Nos amis de l’Union des Juifs pour la Résistance et l’Entraide (UJRE) s’indignent à très juste titre de la réception par les plus hautes personnalités françaises d’Andriy Parubly, président du Parlement ukrainien et dirigeant du parti « Svoboda ». Ce parti, qui glorifie la collaboration avec l’Allemagne nazie, est l’héritier de ceux qui ont servi de guides et d’exécutants dans l’extermination des Juifs ukrainiens.
La présence de partis antisémites au pouvoir en Europe centrale et orientale augmente de manière inquiétante depuis quelques années.
Dans les pays Baltes, on célèbre régulièrement la résistance nationale face à l’invasion soviétique de 1940, après le pacte germano-soviétique. Mais on a choisi d’oublier que, dans cette résistance, il y a eu d’authentiques criminels de guerre qui ont servi d’auxiliaires aux Einsatzgruppens. C’est ainsi que 2 000 vétérans lettons de la Waffen SS ont défilé à Riga le 16 mars 2014.
En Pologne, la radio antisémite Mariya a fortement contribué à l’accession au pouvoir du parti « Droit et Justice » des frères Kaczynski.

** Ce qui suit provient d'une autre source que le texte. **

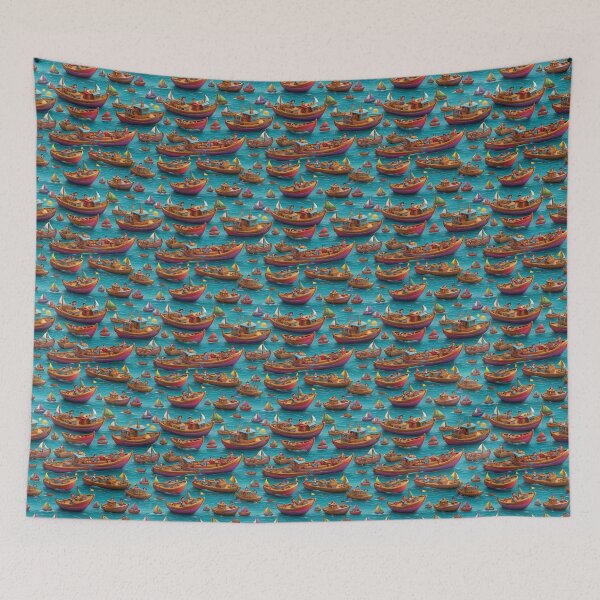 Item preview,  FUN CARTOON BOAT PATTERN designed and sold by NAG5089A.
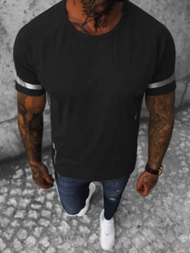 Футболка чоловіча Чорна OZONEE JS/S150/3Z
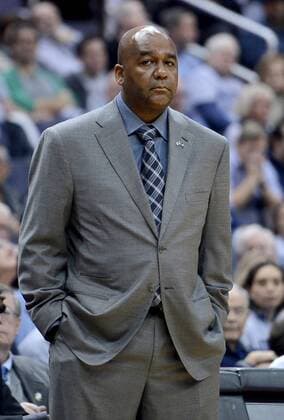 February 11, 2017 - Washington, DC, USA - 20170211 - Georgetown head coach JOHN THOMPSON III is seen during the first half against Marquette at the Verizon Center in Washington. NCAA College League USA Basketball 2017 - Georgetown beats Marquette, 80-62 - ZUMAm139 20170211_zap_m139_015 Copyright: xChuckxMyersx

La Pologne vient de voter une loi négationniste qui punit quiconque rappelle une vérité historique avérée, à savoir que certains Polonais ont collaboré à l’extermination des Juifs.
Tous ces partis ont en commun de soutenir sans réserve Israël dans sa guerre contre le peuple palestinien. Au Parlement européen, ils ont voté sans restriction la définition sioniste de l’antisémitisme, celle qui considère que critiquer Israël est antisémite [1].
Y a-t-il une contradiction ? Non. Les Juifs ont été longtemps des « parias » en Europe (pour reprendre les termes d’Hannah Arendt) considérés comme des Asiatiques inassimilables. En Israël, ils deviennent des colons européens en Asie.
Le sionisme, dès son apparition, a tout fait pour qu’un maximum de Juifs quittent l’Europe. Du ministre pogromiste Plehve en Russie (1903) à Lord Balfour (1917), les antisémites ont apprécié et soutenu cette entreprise.
Un des cas les plus emblématiques aujourd’hui est celui de la Hongrie de Viktor Orban. Celui-ci a entrepris la réhabilitation du régime du Maréchal Horthy, régime pronazi qui a activement collaboré à l’extermination des Juifs hongrois. Le gouvernement hongrois a entrepris une campagne antisémite contre Georges Soros, juif états-unien d’origine hongroise. En visite à Budapest le 18 juillet 2017, Nétanyahou a félicité Orban en qualifiant Soros « d’ennemi d’Israël ».
En Europe occidentale, tous les dirigeants d’extrême droite ont fait la visite en Israël à l’invitation de Lieberman : l’Autrichien Strache, le Néerlandais Wilders, le Flamand Dewinter. Marine Le Pen n’a pas encore fait le voyage, mais son compagnon, le député Louis Aliot, a visité en décembre 2011 les colonies de Shilo et Eli qu’il décrit comme des villages de Judée-Samarie.
Le journaliste israélien Gideon Lévy a écrit le 20 novembre 2016 dans le journal Ha’aretz, juste avant l’investiture de Trump : « Tout à coup, il n’est plus si horrible d’être antisémite. Soudain, il est devenu excusable de haïr les musulmans et les Arabes à condition « d’aimer Israël ». Les droites juive et israélienne ont décrété une large amnistie aux amants antisémites d’Israël. Et ce sont ces derniers qui vont bientôt exercer le pouvoir à Washington. »
Il pensait à Steve Bannon qui a été le premier conseiller de Trump. Le discours de Gideon Lévy s’applique à l’ensemble des Chrétiens sionistes. Pour ces évangélistes (et le vice-président Mike Pence en fait partie), les Juifs doivent retourner en terre sainte pour favoriser le retour du Christ, chasser le mal, Armageddon, c’est-à-dire les Arabes, les musulmans, puis se convertir à la « vraie foi » sous peine de disparition. Ces antisémites ont donné des milliards de dollars pour financer la colonisation.
Il y a plus d’un siècle, les antisémites ont aimé le sionisme, prêts à l’aider pour faire partir les Juifs d’Europe. Ils l’aiment toujours.
L’UJFP dénonce vigoureusement ces alliances du gouvernement israélien avec l’extrême-droite européenne, qui ne peuvent que conduire à une explosion de violence tant en Europe qu’au Moyen-Orient.